[Python-Dev] transform() and untransform() methods, and the codec registry

Victor Stinner victor.stinner at haypocalc.com
Fri Dec 3 10:16:04 CET 2010


On Thursday 02 December 2010 19:06:51 georg.brandl wrote:
> Author: georg.brandl
> Date: Thu Dec  2 19:06:51 2010
> New Revision: 86934
> 
> Log:
> #7475: add (un)transform method to bytes/bytearray and str, add back codecs
> that can be used with them from Python 2.

Oh no, someone did it. Was it really needed to reintroduce rot13 and friends?

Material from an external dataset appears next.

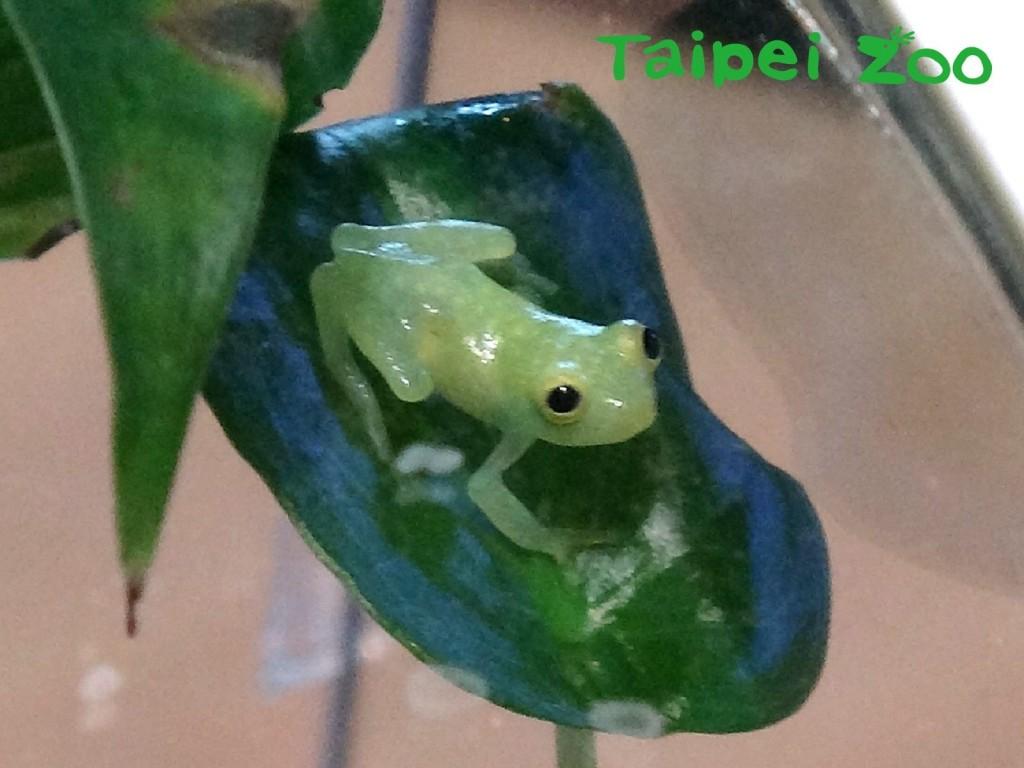 「玻璃蛙」 (Hyalinobatrachium fleischmanni)。(圖片由台北市立動物園提供)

I'm not strongly opposed to .transform()/.untranform() if it can be complelty 
separated to text encodings (ascii, latin9, utf-8 & cie). But str.encode() and 
bytes.decode() do accept transform codec names and raise strange error 
messages. Quote of Martin von Löwis (#7475):

"If the codecs are restored, one half of them becomes available to
.encode/.decode methods, since the codec registry cannot tell which
ones implement real character encodings, and which ones are other
conversion methods. So adding them would be really confusing."

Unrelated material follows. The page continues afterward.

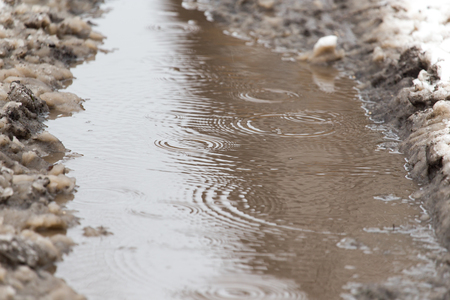 winter thaw: puddles from the rain in winter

>>> 'abc'.transform('hex')
TypeError: 'str' does not support the buffer interface
>>> b'abc'.transform('rot13')
TypeError: expected an object with the buffer interface

>>> b'abcd'.decode('hex')
TypeError: decoder did not return a str object (type=bytes)
>>> 'abc'.encode('rot13')
TypeError: encoder did not return a bytes object (type=str)

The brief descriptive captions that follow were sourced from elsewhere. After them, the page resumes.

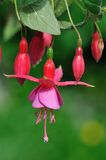 Pink fuchsia flower Stock Images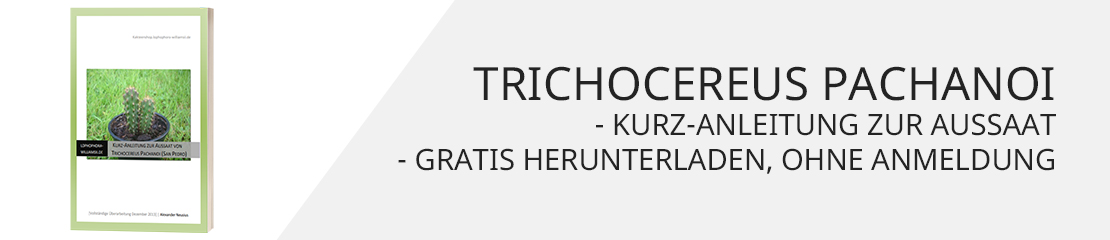 Trichocereus paranoi Anleitung zur Aussat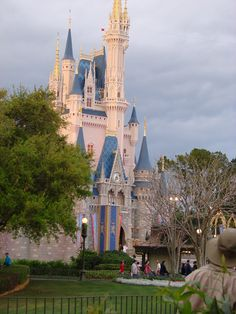 Disney World castle- taken a picture in this very spot.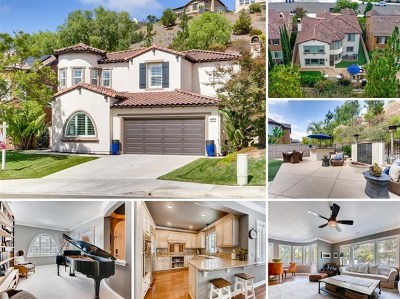 San Marcos Single Family Home For Sale: 678 Weatherstone Way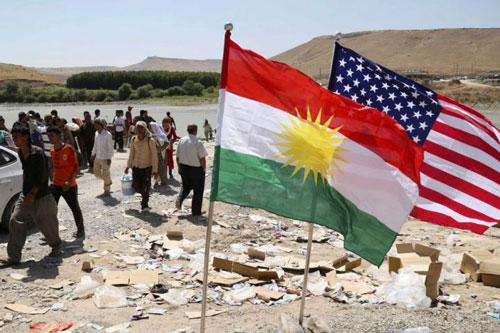 kurdos gringos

I don't like transform() and untransform() because I think that we should not 
add too much operations to the base types (bytes and str), and they do 
implicit module import. I prefer explicit module import (eg. import binascii; 
binascii.hexlify(b'to hex')). It remembers me PHP and it's ugly namespace with 
+5000 functions. I prefer Python because it uses smaller and more namespaces 
which are more specific and well defined. If we add email and compression 
functions to bytes, why not adding a web browser to the str?